→ Fragen zum Text:
**1.** Beantworten Sie kurz diese Fragen zum Text über Bildungsorte:
(a) Welchen Bildungsort würden laut dem Text fast alle Befragten in Deutschland als erstes nennen?
(b) Über welches Thema philosophieren Tochter und Mutter angesichts einer toten Amsel am Straßenrand?
(c) In welcher Ausgabe ist der Text erschienen?
**2.** Zitieren Sie aus dem Text über Bildungsorte wörtlich: Beginnen Sie bei den Worten „Aber halt mal, entsteht“ und hören Sie nach „bestimmt das eigentlich?“ auf.

____ Textauszug

Vision einer Bildungslandschaft

Text: Karen Kern, Ausgabe Nr. 83

Würden wir in Deutschland eine Umfrage zu „Bildungsorten“ durchführen, würde sicher bei fast allen Befragten als erstes „Schule“ genannt werden, vielleicht gefolgt von „Volkshochschule“ und weiteren ähnlichen Einrichtungen. Andere würden wohl Museen nennen, Bibliotheken, Theater, Konzerthäuser, Burgen u.a. Würden wir eine solche Umfrage unter Freilernern durchführen, käme sicher eine noch größere Fülle an verschiedenen Orten zusammen, denn Freilerner sind meist sehr kreativ darin, Bildungsorte zu entdecken. Nicht nur auf Ferien und Wochenenden beschränkt, gehen viele dieser Familien regelmäßig auf Entdeckungstour für neue Bildungsorte oder genießen schon entdeckte Orte. Dabei werden natürlich auch Orte entdeckt, die viele auf den ersten Blick gar nicht als Bildungsorte ansehen würden. Schauen wir unseren Kindern von Geburt an beim Aufwachsen zu, dann sehen wir, dass jeder Ort ein Bildungsort sein kann: der Fußboden in unserem Wohnzimmer mit all den Sachen, die da auf dem Boden liegen, unser Esstisch und unsere Stühle zum Klettern, die Küche zum Kochen, der Garten, um kleinste Tiere zu beobachten, eine tote Amsel am Straßenrand, die Tochter und Mutter zum Philosophieren über das Thema Tod bringt, …

Aber halt mal, entsteht da nicht eine zu große Beliebigkeit, wenn alles zum Bildungsort werden kann? Ist es nicht sinnvoll, hier eine klare Trennung zu haben? An diesen Orten findet Bildung statt, an jenen nicht! Wer bestimmt das eigentlich?

________
____ Vorgegebene Zeilen

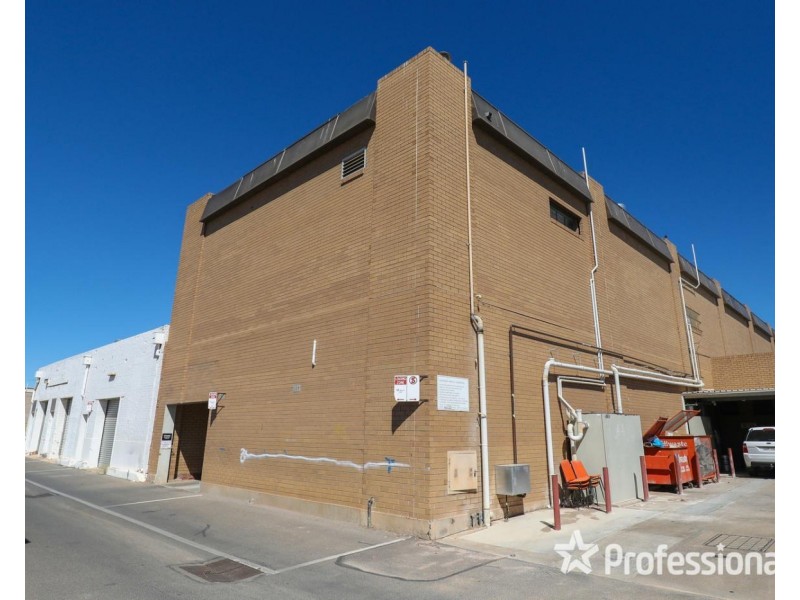 72 & 72a Langtree Avenue, Mildura VIC 3500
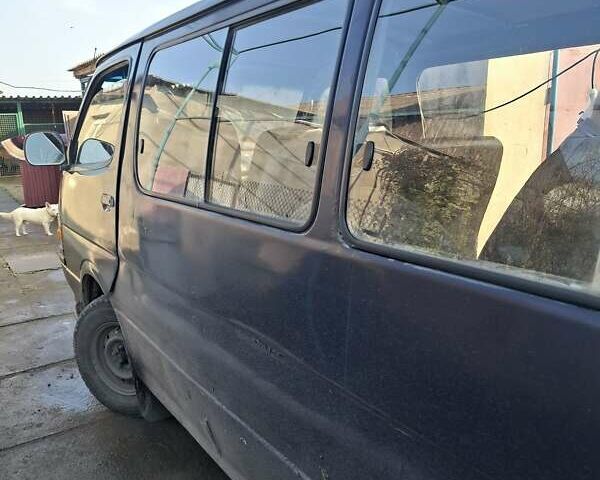 Синий Тойота Хиасе, объемом двигателя 2.4 л и пробегом 300 тыс. км за 3500 $, фото 7 на Automoto.ua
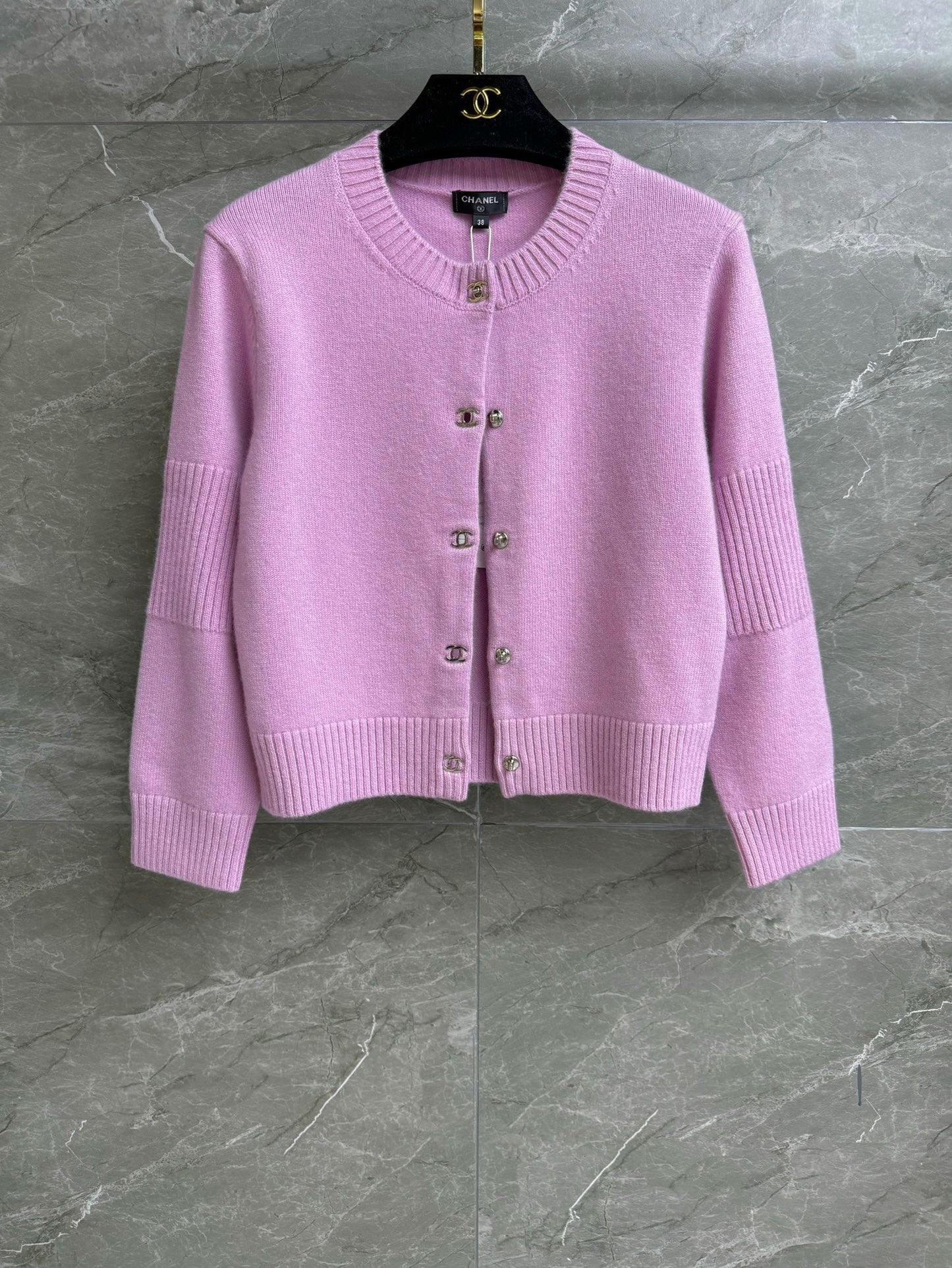 Kaschmir-Cardigan mit Schultütenknopf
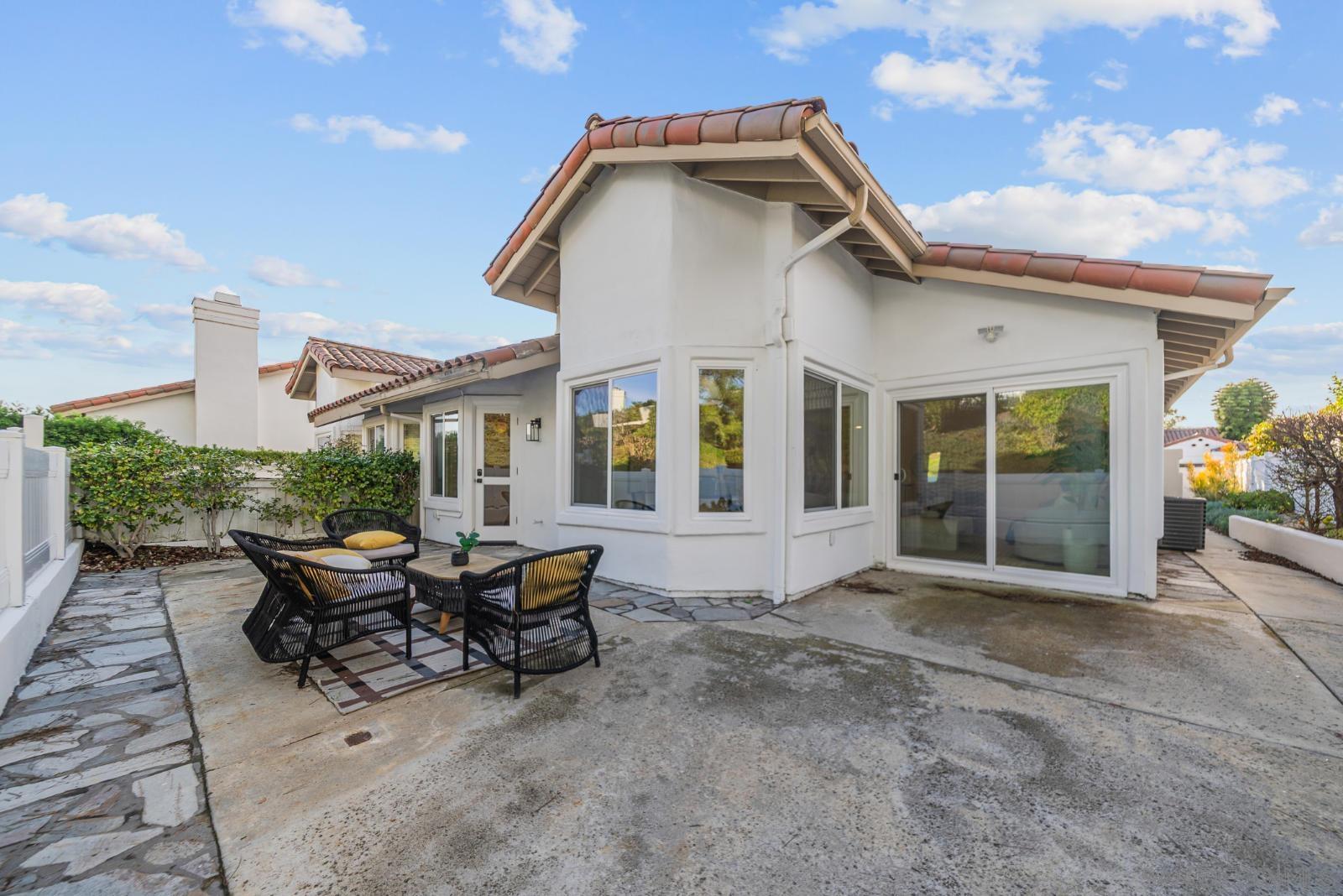 Detail Gallery Image 27 of 35 For 4710  Cordoba Way, Oceanside,  CA 92056 - 2 Beds | 2 Baths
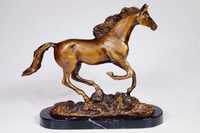 Biegnący koń z brązu na marmurze piękna rzeźba figura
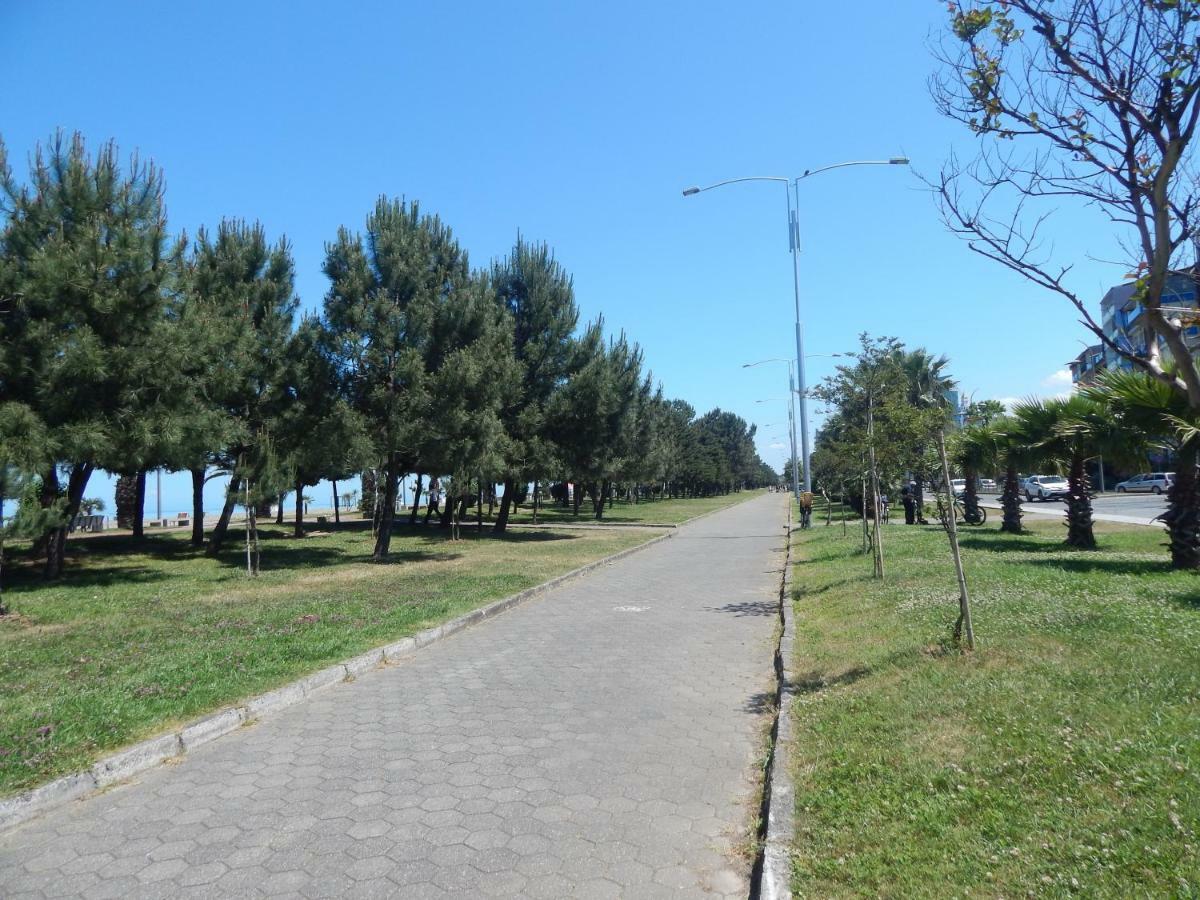 Apartment First Line From Sea Batoemi Buitenkant foto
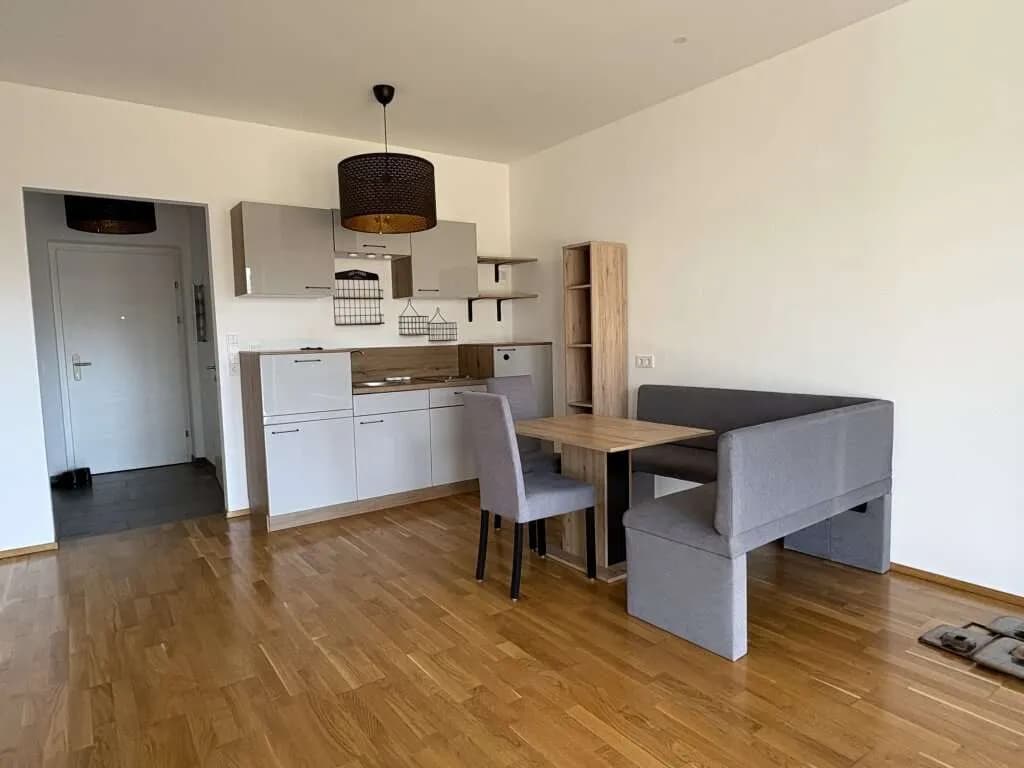 2-Zimmer-Wohnung kaufen in Linz – 55,7 m², € 349.000 – Bild 2 von 12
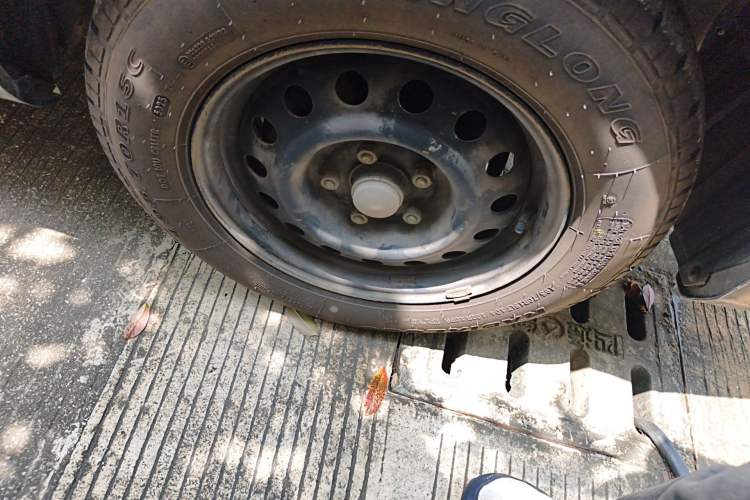 Used FORTHING Lingzhi 2019 M5L 1.6L 9-Seater Base Model China VI Standard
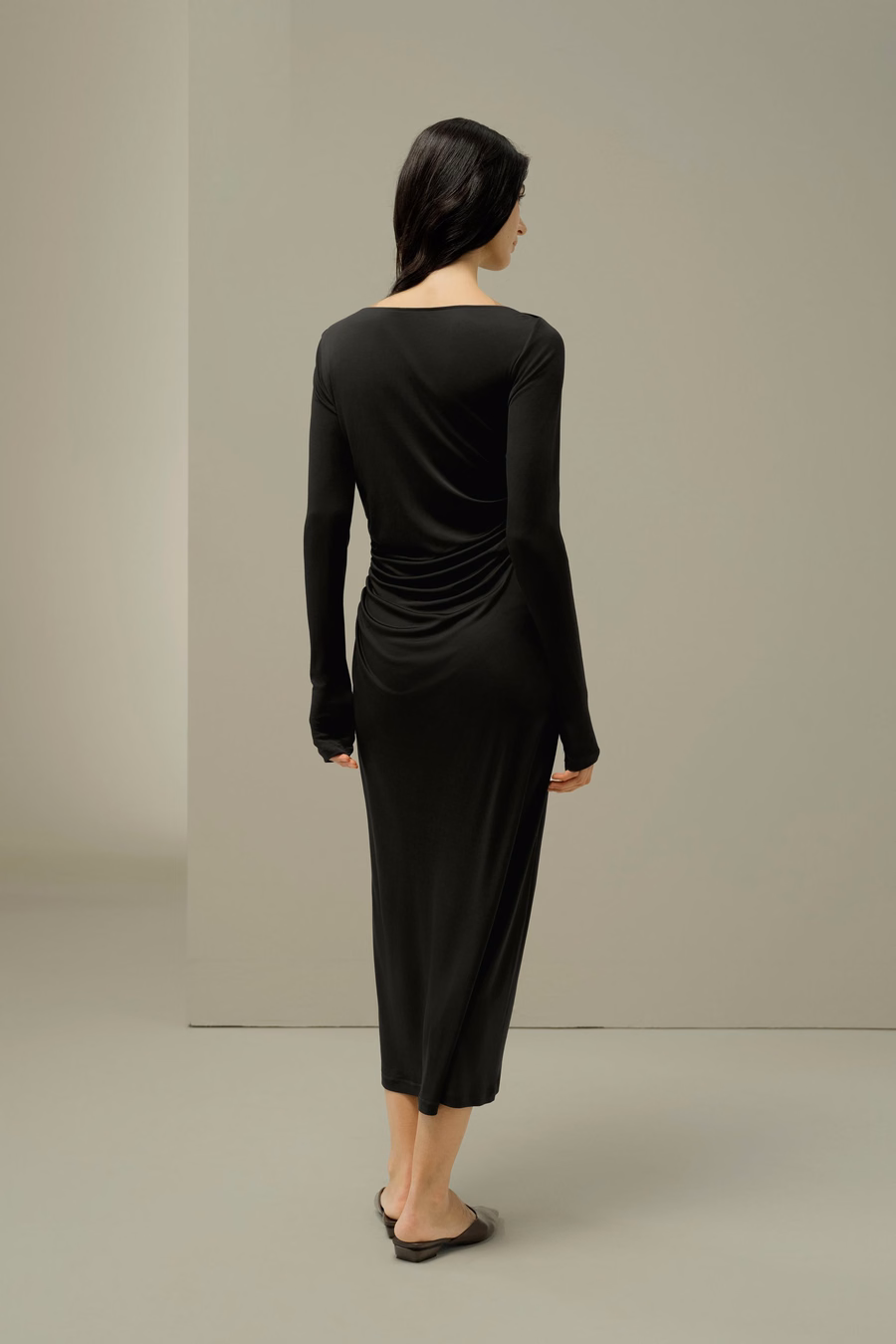 Robe midi plissée en soie élégante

________

→ Ihre Antworten:
**1.**
(a) Schule
(b) Über das Thema Tod
(c) In Ausgabe Nr. 83

**2.**
Aber halt mal, entsteht da nicht eine zu große Beliebigkeit, wenn alles zum Bildungsort werden kann? Ist es nicht sinnvoll, hier eine klare Trennung zu haben? An diesen Orten findet Bildung statt, an jenen nicht! Wer bestimmt das eigentlich?